Peygamber Efendimiz bir bedevîden kısrak satın almış, parasını vermek için peşinden gelmesini söyleyerek hızlı adımlarla yürümüştü. Bedevî, Resûl-i Ekrem'in arkasından giderken, kısrağın satıldığını bilmeyen bazı sahâbiler ona müşteri oldular. Kısrağına daha fazla para verildiğini gören bedevi, Resûl-i Zişân Efendimiz'e: "Kısrağı alacaksan gel al, yoksa onu satıyorum." diye seslendi. Resûlullah Efendimiz geri dönüp onun yanına geldi ve: "Ben onu senden satın almadım mı?" diye sordu.
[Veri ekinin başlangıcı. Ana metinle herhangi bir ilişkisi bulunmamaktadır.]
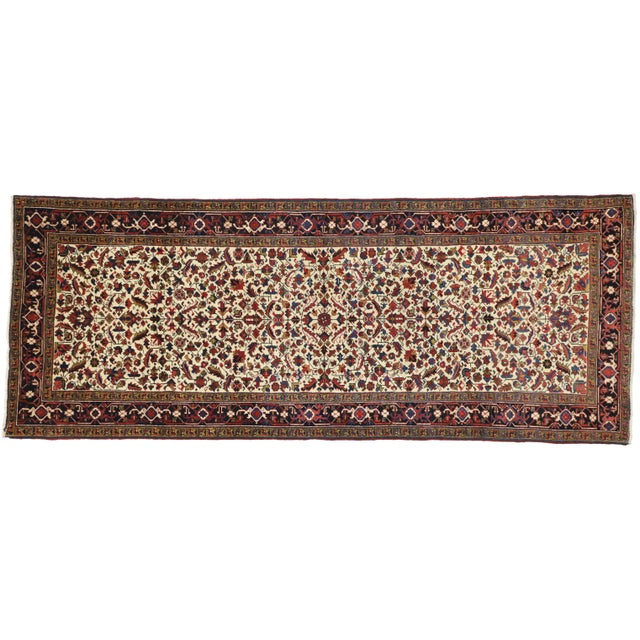 Antique Persian Heriz Rug Runner - 04'09 X 12'02 For Sale - Image 9 of 10
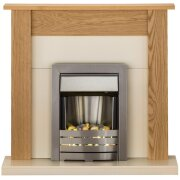 adam-southwold-fireplace-suite-in-oak-with-helios-brushed-steel-electric-fire-43-inch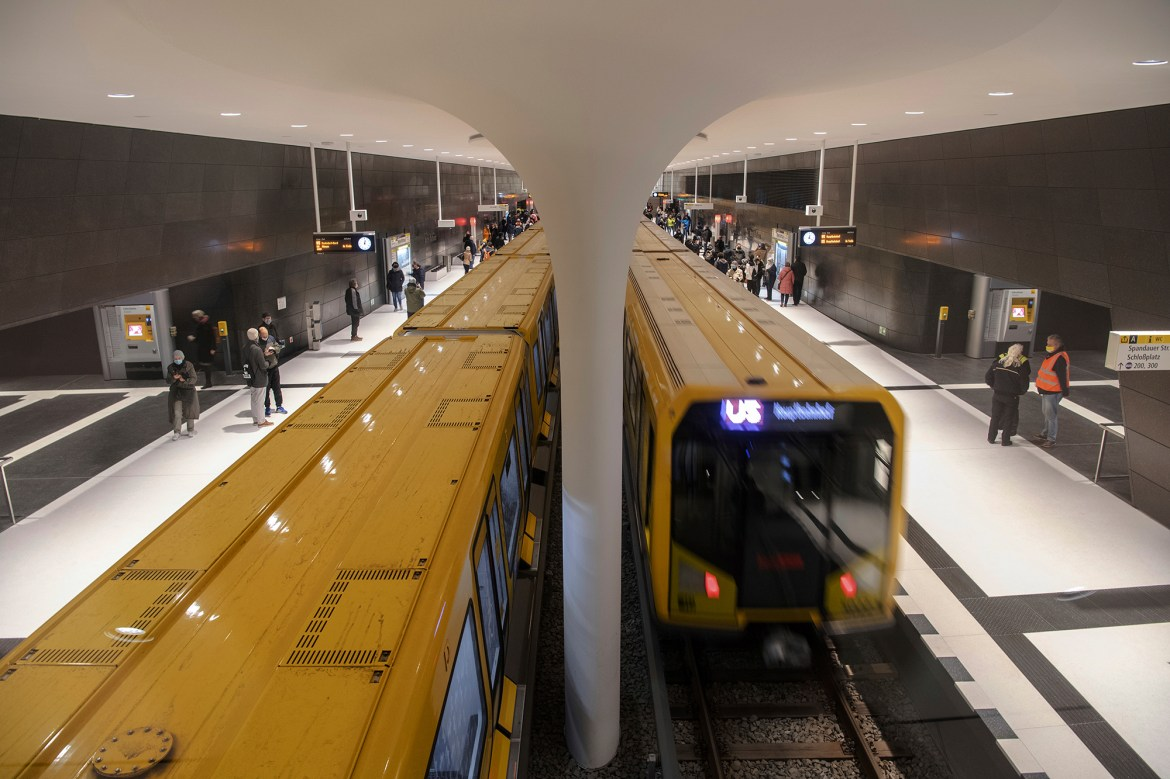 Berlin opens long-awaited 1.4-mile subway extension 1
Pişkin bedevî: "Hayır, onu sana satmadım." dedi.
Peygamber aleyhisselâm: "Evet, onu senden satın aldım." buyurdu.
Bedevi daha da ileri giderek: "Onu sana sattığıma dâir şâhidin var mı?" deyince,
orada bulunan Huzeyme bin Såbit bedeviye:
"Senin bu hayvanı sattığına ben şâhitlik ederim." deyince, Peygamber Efendimiz ona dönerek: "Bizim pazarlığımızı görmediğin hâlde neye göre şâhitlik ediyorsun?" diye sordu.
Huzeyme de: "Sen öyle olduğunu söylediğin için, Yâ Resûlallah! Çünkü biz seni vahiy gibi daha önemli bir konuda tasdik ediyoruz." dedi. Bunun üzerine Peygamber Efendimiz ona, "Şehâdeti iki şâhitlik yerine geçen kimse" anlamında "züşşehådeteyn" lakabını verdi.
Tebe-i tabiîn âlimlerinden Abdullah ibni'l-Mübarek şöyle demiştir: "Bir gün İmâm Malik'in yanındaydım; bize hadis rivayet ediyordu.
Onu bir akrep tam on altı defa soktu. Bu sırada renkten renge giriyor, yüzü sararıp soluyor fakat hadis rivayetini bırakmıyordu. Ders sona erip de insanlar oradan uzaklaşınca ona:
'Ebû Abdillah! Bugün sende şaşırtıcı bir hal gördüm' dedim. Bana şunu söyledi:
'Evet, beni bir akrep on altı defa soktu ama ben hepsine sabrettim. Bunu Resûlullah sallallahu aleyhi ve sellemin hadisine duyduğum saygıdan dolayı yaptım."